Tracking and studying searches on your site is a valuable part of site analytics, but many site owners underestimate the benefit of it. Website search analytics can provide advantageous insights into what people are looking for on your site and also what your site looks like in search engine results. In this guide, we’ll go over the fundamentals of search analytics, using Google Analytics as our tool.
Types of Searches
We’ll look at the two broad categories of search: external search and internal search, both of which offer different information to you as a site owner. External search relates to the keywords people use to arrive at your site through search engines such as Google. Internal search is tracking what users input into the search feature on your site.
For example, WordPress and Drupal have built-in website search capabilities that you can log through Google Analytics. Internal search capabilities in Google Analytics require some additional set up (which we’ll cover later down in this guide).
External Search Reports in Google Analytics
External search results that bring visitors to your site are viewable in any Google Analytics account by default without further set up. Studying external search reports give you a good idea of how people get to your site. In other words, if you’re getting lots of visits for certain phrases then chances are you are ranking highly for that phrase.
To look at your external search keywords is rather straightforward and is shown in a “Keywords” box on the standard Google Analytics dashboard. This box shows the top five search terms that drive traffic to your site through search engines. You can then click “view report” (this might also say “view full report,” which is the same thing) at the bottom of the box to look at a more thorough overview of the results.
If you don’t see the “Keywords” box, you can still get to your Keywords report by using the navigation menu on the left, Traffic Sources > Keywords. As with many Google Analytics report pages, you will have the time/visits graph showing you the amount of traffic generated by search engine keywords over the past month. Underneath the graph, you will have your table of keywords where you can start to extract some more meaningful information.
By default, this table shows 10 rows.
What Should You Be Looking For?
To start with, it would be interesting to see what your popular keywords are. It would be helpful to analyze what search phrases are bringing people to your site.
Are the keywords you are seeing to be expected? Do you need other keywords to be ranking well in your site? For example, if your site were about Sudoku puzzles, you would expect to see words and phrases such as “sudoku,” “sudoku puzzles” and so forth to comprise most of the top search key phrases.
However, you might also discover other key phrases that people use that you didn’t expect such as “brain games” and “mental agility exercises” that you can consider when you create more content for your Sudoku site to improve the ranking of these keywords. This report is a good barometer for seeing how your site looks like to search engines. If you have some unexpected phrases in your top results, then you might want to ask yourself why they are there.
Does it have a positive effect on your site in that you’re drawing in the audience you are targeting? Or are they arriving there by accident because of an ambiguous key phrase and thus you aren’t effectively getting the right type of people viewing your site?
———
#### THE TASK:
Repeat, word for word, the part of the search analytics guide that opens with the words containing "However, you might" and closes with "viewing your site?".
———
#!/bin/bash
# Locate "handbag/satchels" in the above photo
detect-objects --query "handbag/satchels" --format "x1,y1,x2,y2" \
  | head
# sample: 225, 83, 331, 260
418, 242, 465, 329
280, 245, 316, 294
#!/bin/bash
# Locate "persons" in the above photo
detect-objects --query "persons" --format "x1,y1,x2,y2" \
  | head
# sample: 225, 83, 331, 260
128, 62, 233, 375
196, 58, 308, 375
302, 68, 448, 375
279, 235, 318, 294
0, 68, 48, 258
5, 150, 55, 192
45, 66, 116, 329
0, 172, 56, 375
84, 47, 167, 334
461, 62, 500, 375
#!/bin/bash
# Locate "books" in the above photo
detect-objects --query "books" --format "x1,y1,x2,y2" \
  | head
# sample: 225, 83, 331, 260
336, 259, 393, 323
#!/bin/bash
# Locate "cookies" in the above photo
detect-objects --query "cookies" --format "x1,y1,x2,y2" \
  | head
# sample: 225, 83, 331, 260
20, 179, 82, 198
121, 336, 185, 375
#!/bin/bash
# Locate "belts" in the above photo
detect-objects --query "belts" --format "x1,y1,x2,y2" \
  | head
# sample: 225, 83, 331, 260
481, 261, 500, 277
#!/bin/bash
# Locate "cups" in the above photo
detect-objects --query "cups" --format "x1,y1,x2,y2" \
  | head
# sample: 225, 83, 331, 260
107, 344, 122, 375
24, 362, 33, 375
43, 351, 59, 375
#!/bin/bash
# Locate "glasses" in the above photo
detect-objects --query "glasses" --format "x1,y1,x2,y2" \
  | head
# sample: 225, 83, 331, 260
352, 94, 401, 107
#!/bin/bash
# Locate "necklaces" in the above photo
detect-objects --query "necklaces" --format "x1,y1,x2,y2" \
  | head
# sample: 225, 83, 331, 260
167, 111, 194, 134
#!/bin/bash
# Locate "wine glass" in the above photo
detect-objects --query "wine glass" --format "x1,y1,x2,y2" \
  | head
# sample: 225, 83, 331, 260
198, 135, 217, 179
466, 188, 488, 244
———
#### THE RESPONSE:
However, you might also discover other key phrases that people use that you didn’t expect such as “brain games” and “mental agility exercises” that you can consider when you create more content for your Sudoku site to improve the ranking of these keywords. This report is a good barometer for seeing how your site looks like to search engines. If you have some unexpected phrases in your top results, then you might want to ask yourself why they are there.
Does it have a positive effect on your site in that you’re drawing in the audience you are targeting? Or are they arriving there by accident because of an ambiguous key phrase and thus you aren’t effectively getting the right type of people viewing your site?